____ Texte fourni

De l’infidélité est une antholo­gie de la poésie tai­wanaise con­tem­po­raine. Bien enten­du, le mot sig­ni­fie que les poètes pub­liés sont vivants, la plu­part étant d’ailleurs nés après les années 70 du 20e siè­cle. Il veut aus­si dire, dans le con­texte de Tai­wan, que la poésie présen­tée est une poésie nou­velle par rap­port aux tra­di­tions poé­tiques chi­nois­es, une poésie qui s’invente en dehors de la Chine, autant sur le plan géo­graphique que lit­téraire, et qui s’inscrit dans la moder­nité poé­tique mon­di­ale. En ce sens, « con­tem­po­raine » ne sig­ni­fie pas seule­ment « actuelle » mais tout autant « nou­velle ». C’est de nou­velle poésie chi­noise dont il s’agit. Et dans ce cadre insu­laire le fait n’est pas anodin. Être chi­nois de Tai­wan et être poète chi­nois de Tai­wan, on mesure mal ce que cela sig­ni­fie depuis l’Europe – pour peu qu’un européen con­tem­po­rain ait réelle­ment con­science qu’il existe une vie lit­téraire et poé­tique dans le Paci­fique. Ce qui est loin d’être cer­tain. Il y a la rup­ture poli­tique et his­torique. L’état de guerre larvée tout au long de la deux­ième moitié du siè­cle passé. La néces­sité de con­stru­ire une iden­tité, de suiv­re les évo­lu­tions d’une langue détachée de ses racines, de créer de toutes pièces une lit­téra­ture en phase avec l’occidentalisation de l’île… Les poètes tai­wanais ont été et sont encore pris dans le mael­strom de l’histoire. La guerre froide n’a pas, là-bas, tout à fait dit son dernier mot.

L’histoire de la poésie de Tai­wan est évidem­ment insé­para­ble de l’histoire poli­tique de l’île. Elle com­mence dès les années 50 par une généra­tion de poètes qui, durant une trentaine d’années, ont d’abord tra­vail­lé à mod­erniser le man­darin et donc ce que nous appelons la poésie chi­noise. La plu­part venaient de Chine. Cette mod­erni­sa­tion dans la langue s’est accom­pa­g­née d’un jeu, d’une lib­erté prise avec le clas­si­cisme et les usages poé­tiques habituels d’une Chine anci­enne dev­enue Chine con­ti­nen­tale, alors à l’écart de la com­mu­nauté inter­na­tionale. Ces poètes sont aujourd’hui les poètes « âgés » de Tai­wan, et cette antholo­gie ne con­cerne pas leurs travaux.

________
____ Les données

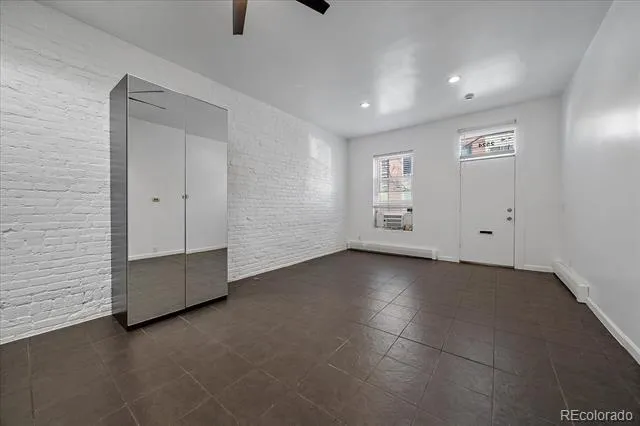2524 Kensing Court Denver, CO 80211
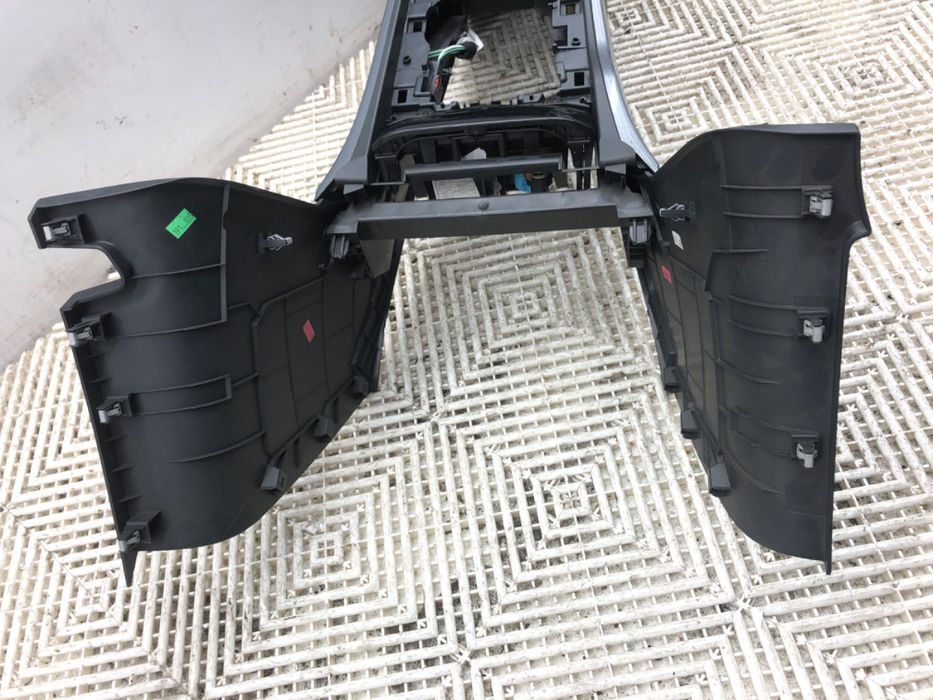 TUNEL ŚRODKOWY PEUGEOT 508 I Hatchback 10-18 9675214780 KONSOLA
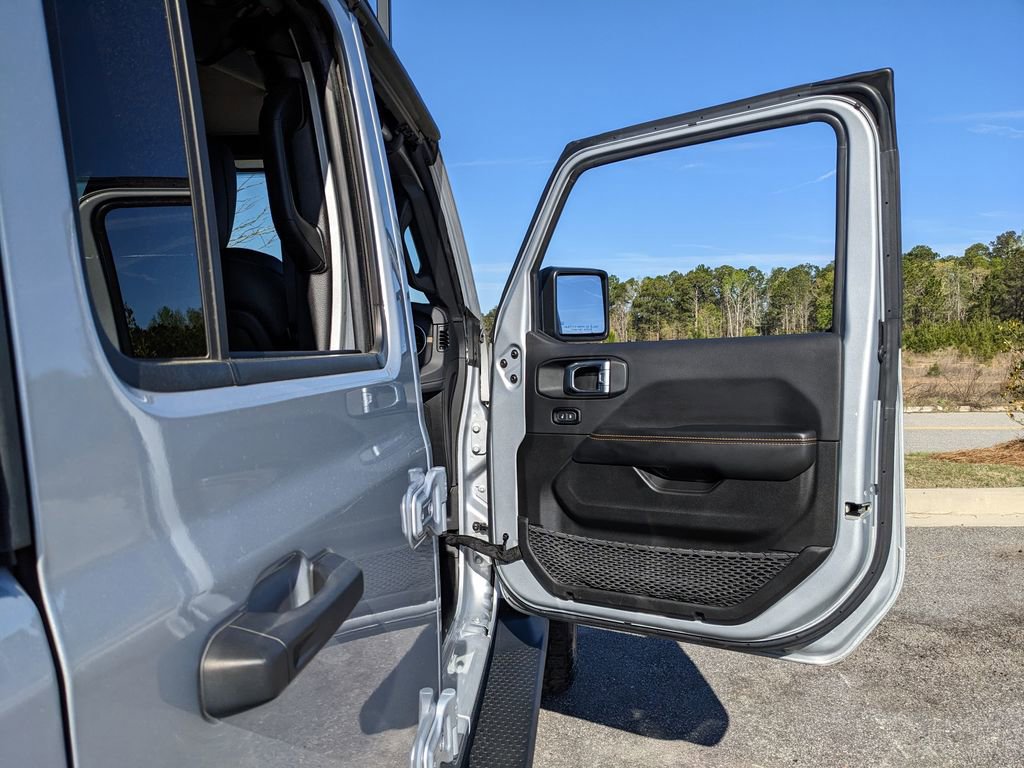 Used 2024 Jeep Wrangler Unlimited Sahara w/ Technology Group image 64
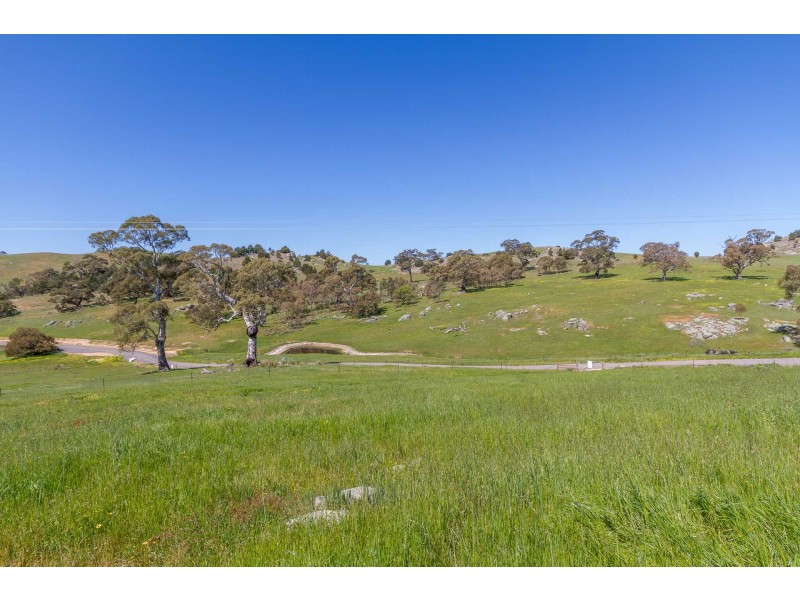 3B&4A Wilkinsons Rd, Sedgwick VIC 3551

________

Consigne 1 ::
Relevez, dans le texte sur la poésie taïwanaise, chacune des tâches qui suivent les mots « La nécessité de ».
Consigne 2 ::
Reprenez le texte sur la poésie taïwanaise juste après sa dernière phrase et poursuivez-le.

Réponse attendue 1 ::
- construire une identité
- suivre les évolutions d'une langue détachée de ses racines
- créer de toutes pièces une littérature en phase avec l'occidentalisation de l'île

Réponse attendue 2 ::
L’ouvrage dirigé par Yung Man-Han s’attache à faire décou­vrir aux lecteurs occi­den­taux une généra­tion plus récente de poètes, ceux qui ne sont pas nés sur le con­ti­nent mais à Tai­wan. Ceux dont on peut dire qu’ils sont tai­wanais, peut-être même plus tai­wanais que chi­nois. Ces poètes s’inscrivent dans la lignée de leurs prédécesseurs et en même temps s’en détachent. Ils con­ser­vent les mêmes préoc­cu­pa­tions de reli­er Tai­wan au reste du monde tout en tra­vail­lant la moder­nité du man­darin. Ce qui veut aus­si dire inté­gr­er une autre manière d’être dans la pen­sée du monde, celle des con­cepts occi­den­taux. La Chine est présente dans leur ate­lier. Même si c’est par touch­es. Ils s’inscrivent cepen­dant aus­si dans la moder­nité, dans la mon­di­al­i­sa­tion en cours, par leurs inter­ro­ga­tions con­tem­po­raines et leurs ques­tion­nements du quo­ti­di­en. Ain­si, Yuguo évo­quant les dif­fi­cultés d’être jeune dans Tai­wan aujourd’hui. Un long poème dans lequel l’île n’est pas absente, comme le mon­tre ce court extrait :

 

Oui, il est, il est moi, eux aussi
Le vélo a vu, les jours ont vu, l’attente ambiguë va et vient modifie
La ligne brisée au bord de l’eau
Plus tard quelqu’un se rap­pelle par hasard et répand une pluie symbolique
Il pleut il pleut, l’ombre décon­certée s’enfuit
Ils ont les cheveux en désordre
Quand ils sont mouil­lés per­son­ne n’ose s’approcher
Comme s’il n’y avait plus de trace.

 

C’est aus­si la poésie de Hung Hung :

 

Com­ment ne pas être piégé par ce qu’on aime ?
si l’on a envie d’aimer davantage
Com­ment n’être pas piégé davantage ?
Lorsqu’on a la poche pleine d’étoiles
com­ment tomber amoureux du monde entier
et rester en pos­ses­sion de soi-même ?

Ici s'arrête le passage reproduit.